Freedom, for Sartre, is what a human self-consciousness cannot fail to be, though she may employ various strategies for avoiding recognition of it. Unger also inherits a conception of human being as freedom at its core (as befits a creature made in the image of God), but with this notable difference -- that the human being may succeed more or less at being the free being she is. Moreover, the conditions for success are, according to Unger, essentially political. What is required is a large-scale remaking of social organization so as to render it continuously more open to experiment and self-revision. This in turn would develop and nurture those creative aspects of the person which are needed for bringing about such re-making (Unger suggests), while also allowing for more universal participation in such exercises of collectively organized self-invention. The "philosophy" which fits and explains this snow-balling eruption of politically self-revising agency is, Unger says, a "radicalized pragmatism."
The themes here will be familiar to Unger's readers: the intellectual and political implications of a view of human beings as context-transcending agents; the normative bearing of this view on politics; the primacy of the practical (the point of view of agents over that of spectators); political freedom as involving institutions which foster continuous self-revision, and as the liberation of individual and collective will from background structure; the institutional indeterminacy of abstract political values and the creative potential of local experimentation; the illusions of theoretical naturalisms; the dual nature of human being as something both part of the natural world and transcending it; the conflicting enabling conditions of selfhood (separation and community); the distance between man (as a being sunk in nature) and God; and, of course, the striving of such a dual being to be more "godlike."
The stylistic presentation of these themes in The Self Awakened is also vintage Unger: exhortative, deeply romantic, full of moral intensity, relentlessly hopeful, marginal to professional philosophy. The work is part essay (after Emerson or the German romantics), part sermon, part political manifesto, and part critical theory. It is a left-romantic-existential-political Wake-Up Call. There is an American optimism and energy about it too. It seems more spiritually akin to Whitman or Emerson than to the "Pragmatists" it celebrates. The romantic argument -- which links a transformative social/political vision to the structure of the self conceived in terms of its practical freedom -- isn't exactly new. But it's hard to think of anyone today who develops such an argument with Unger's intellectual breadth or his concern for logical transparency. The sound of the writing is one of Unger's signatures -- the Epistle to the Romans meets the lawyer's appellate brief. And that is no accident. It's part of Unger's ambition to bring visionary modes of thought -- those which are sometimes called prophetic or poetic -- closer to the language of institutional rationality.

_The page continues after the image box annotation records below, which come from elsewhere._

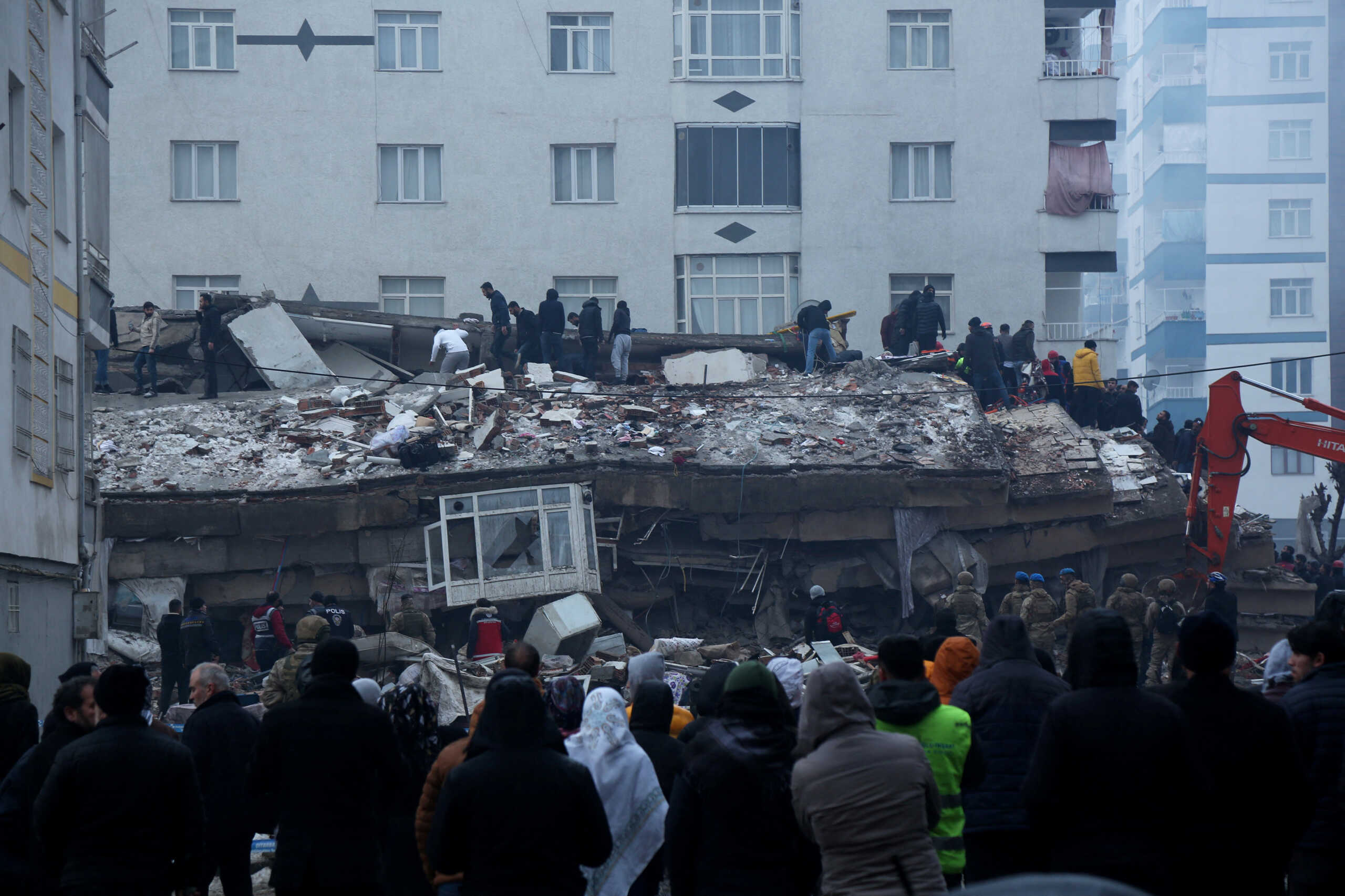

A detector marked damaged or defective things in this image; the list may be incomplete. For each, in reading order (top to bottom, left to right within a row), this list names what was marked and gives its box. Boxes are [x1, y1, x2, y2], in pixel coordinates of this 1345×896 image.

broken concrete beam [227, 301, 335, 390]
broken concrete beam [661, 347, 769, 382]
broken window pane [481, 508, 543, 578]
broken window pane [546, 508, 573, 565]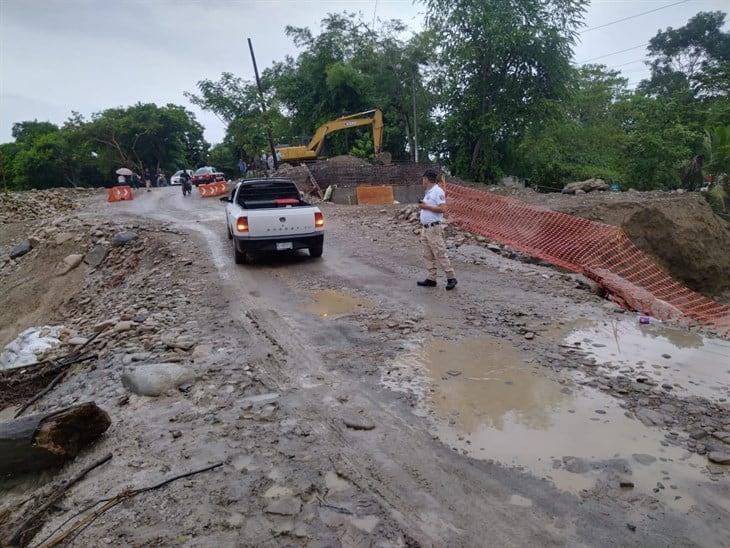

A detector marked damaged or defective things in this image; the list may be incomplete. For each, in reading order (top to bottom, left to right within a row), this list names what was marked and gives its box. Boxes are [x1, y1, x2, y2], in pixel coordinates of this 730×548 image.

damaged road surface [0, 187, 724, 544]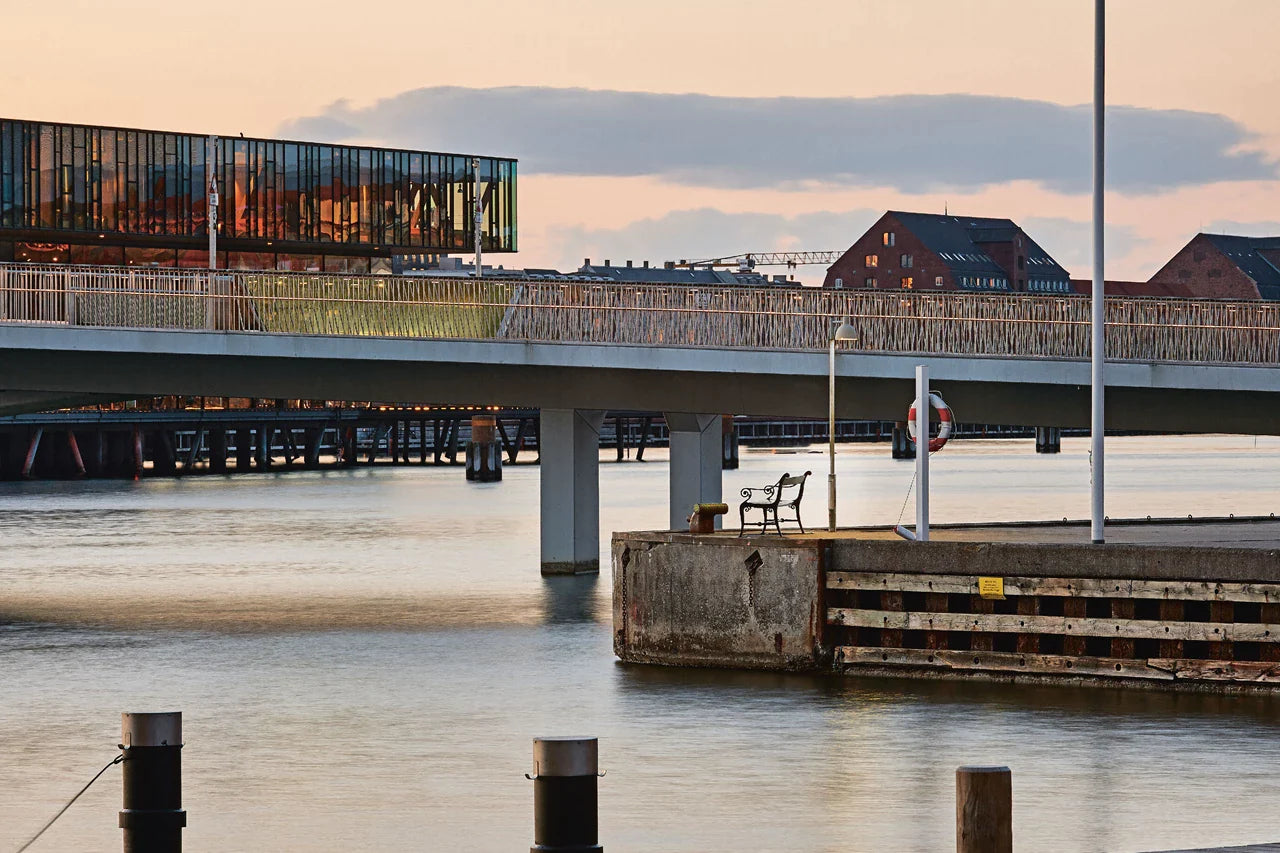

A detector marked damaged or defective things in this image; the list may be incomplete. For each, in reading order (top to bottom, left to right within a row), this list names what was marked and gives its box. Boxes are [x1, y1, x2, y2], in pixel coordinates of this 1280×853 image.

rusty metal structure [2, 262, 1280, 364]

That Unger has done much of this before is not a complaint. For it is only natural to expect someone with a big idea -- a global reading of human experience -- to dig further in the same ground. No mistake, Unger is a philosopher of grand commonplaces -- i.e., of the metaphysical or "grammatical" truisms which describe our being-in-the-world -- and not of local novelties. The present volume attempts to articulate the most abstract presuppositions -- about what human agents are, and about what is involved in their thought and action -- which are implicit in his previous ventures in social theory and philosophical psychology. As such, The Self Awakened can serve as a helpful synthesizing introduction to Unger's now voluminous work.
So much for the bright and the good; now for the dull and the bad. Some of the flaws of The Self-Awakened are unique to it; others are carry-overs of unresolved problems from Unger's previous work. I'll mention three difficulties, in increasing order of seriousness.
1. Pragmatism. The first difficulty is a new arrival. "Philosophy" in Unger's hands means something like the most general stories we can tell ourselves about what a human being is, what it can know and hope for, and the conditions of its possible happiness. Unger's main purpose is to explain and recommend the general doctrines which make up "radicalized pragmatism," in contrast to what he takes to be the other philosophical stories on offer in human history. Pragmatism, according to Unger, is the best story there is, but it has been compromised by forms of scientism, the tendency to take the (no doubt impressive) methods and results of the natural sciences as the key to everything there is. So Unger proposes to radicalize and restore the story. Well and good: This looks like it will engage others writing today with a stake in pragmatism. But it only looks that way.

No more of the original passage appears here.